In a conventional cryptographic system, hackers will be able to crack the password by checking whether it is correct or not. But in case of honey encryption, when someone brute forces the encryption, the attacker will be supplied with a password that mimics the real looking one. This confuses the hacker to distinguish the real password from the fake one.
Just imagine that after a data breach, a cyber-criminal gets access to a large encryption password vault. In normal cryptographic methods, a hacker could crack them without trouble. But when honey encryption comes into the picture, the hacker would be unable to crack it, since it produces fake passwords that resemble the real ones. The fake passwords used by honey encryption are collected from the Internet, where a large number of password dumps are available. These password dumps can mimic the accurate password and is used in the manufacture of honey encryption. A fake password vault generator for honey encryption is currently being generated, and this can be used to protect the password managers. This generator collects data from various sources, mainly large collections of leaked passwords and password samples used in the password crackers.
Now, during a normal scenario, how do we verify the submitted password in a honey world? This verification can be done by a honey checker, which stores the index of the password. Therefore, in a normal authentication process the computer system has some bogus passwords and the honey checker has the index. When a user logs in with the correct password the system checks the honey checker, if the indexes are same, the user is granted access with no alarm being fired. By adapting such a setup, we get better distributed security, and the chances of compromising both computer system and honey checker are lower. Even if the honey checker is offline, still the system is capable of comparing the cache to detect the breach when it comes online again.
Usually in Windows environments, passwords are stored in SAM databases.
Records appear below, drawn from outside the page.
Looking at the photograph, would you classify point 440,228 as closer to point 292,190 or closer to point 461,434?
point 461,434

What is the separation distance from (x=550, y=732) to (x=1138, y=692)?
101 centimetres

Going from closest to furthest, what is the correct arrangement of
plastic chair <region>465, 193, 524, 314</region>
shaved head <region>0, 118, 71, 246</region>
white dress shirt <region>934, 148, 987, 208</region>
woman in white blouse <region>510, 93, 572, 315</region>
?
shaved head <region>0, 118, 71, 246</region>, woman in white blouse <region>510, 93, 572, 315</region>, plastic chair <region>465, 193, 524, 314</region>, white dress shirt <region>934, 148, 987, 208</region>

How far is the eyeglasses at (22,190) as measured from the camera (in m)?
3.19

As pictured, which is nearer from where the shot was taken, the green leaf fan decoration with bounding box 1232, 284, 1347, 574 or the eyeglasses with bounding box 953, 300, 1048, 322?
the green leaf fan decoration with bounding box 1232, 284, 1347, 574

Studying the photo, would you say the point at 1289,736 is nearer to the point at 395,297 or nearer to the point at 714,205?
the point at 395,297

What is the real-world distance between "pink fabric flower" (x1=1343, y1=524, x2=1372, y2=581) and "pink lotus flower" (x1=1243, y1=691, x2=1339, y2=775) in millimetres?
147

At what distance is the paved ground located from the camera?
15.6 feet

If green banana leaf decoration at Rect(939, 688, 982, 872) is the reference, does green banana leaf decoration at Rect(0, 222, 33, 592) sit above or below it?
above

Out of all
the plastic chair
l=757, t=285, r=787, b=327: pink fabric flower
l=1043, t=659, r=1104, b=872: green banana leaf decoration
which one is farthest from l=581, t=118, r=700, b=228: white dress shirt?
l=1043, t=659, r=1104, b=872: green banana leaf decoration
Hashing is done over the SAM database to maintain the integrity of the password file. So if anyone makes any unauthorised changes in the SAM database, then we can conclude a breach has occurred. So with the help of honey encryption a fake password file is generated, which contains some bogus passwords in that file. One cannot easily identify the fake password file as it looks exactly like the ordinary password file, and inside the password file many sweet words are inserted. Sweet words are combinations of the user’s original password with honey words. It is less likely that the honey encryption can be compromised as the password system and honey checker reside in different operating systems.
Use Cases & Applications
Password managers like LastPass and Dashlane store multiple passwords in encrypted forms, which in turn are protected by a master password. A system can be built where password manager services like LastPass and Dashlane can be protected by using the honey encryption method.
Honey encryption can be used in credit card data encryption, pin and CVV. When an attacker tries to decrypt the credit card data by entering the wrong key, then they will be presented with a fake key that looks similar to the real one. Consider the case if an attacker brute forces to decrypt the credit card number. As long as the attacker is providing the input, he/she will also be presented with the fake response as the output. Thus the attacker will not be able to distinguish the real password from this large number of generated fake passwords.
Honey encryption is currently in the works, and practically implementing it will raise a lot of conflicts.
Honey Encryption is a new, innovative approach to defending against data theft and brute forcing passwords. However it is not easy to generate fake data for all possible real cases. But that challenge can be overcome by using real data that are publicized across the Internet during several data breaches.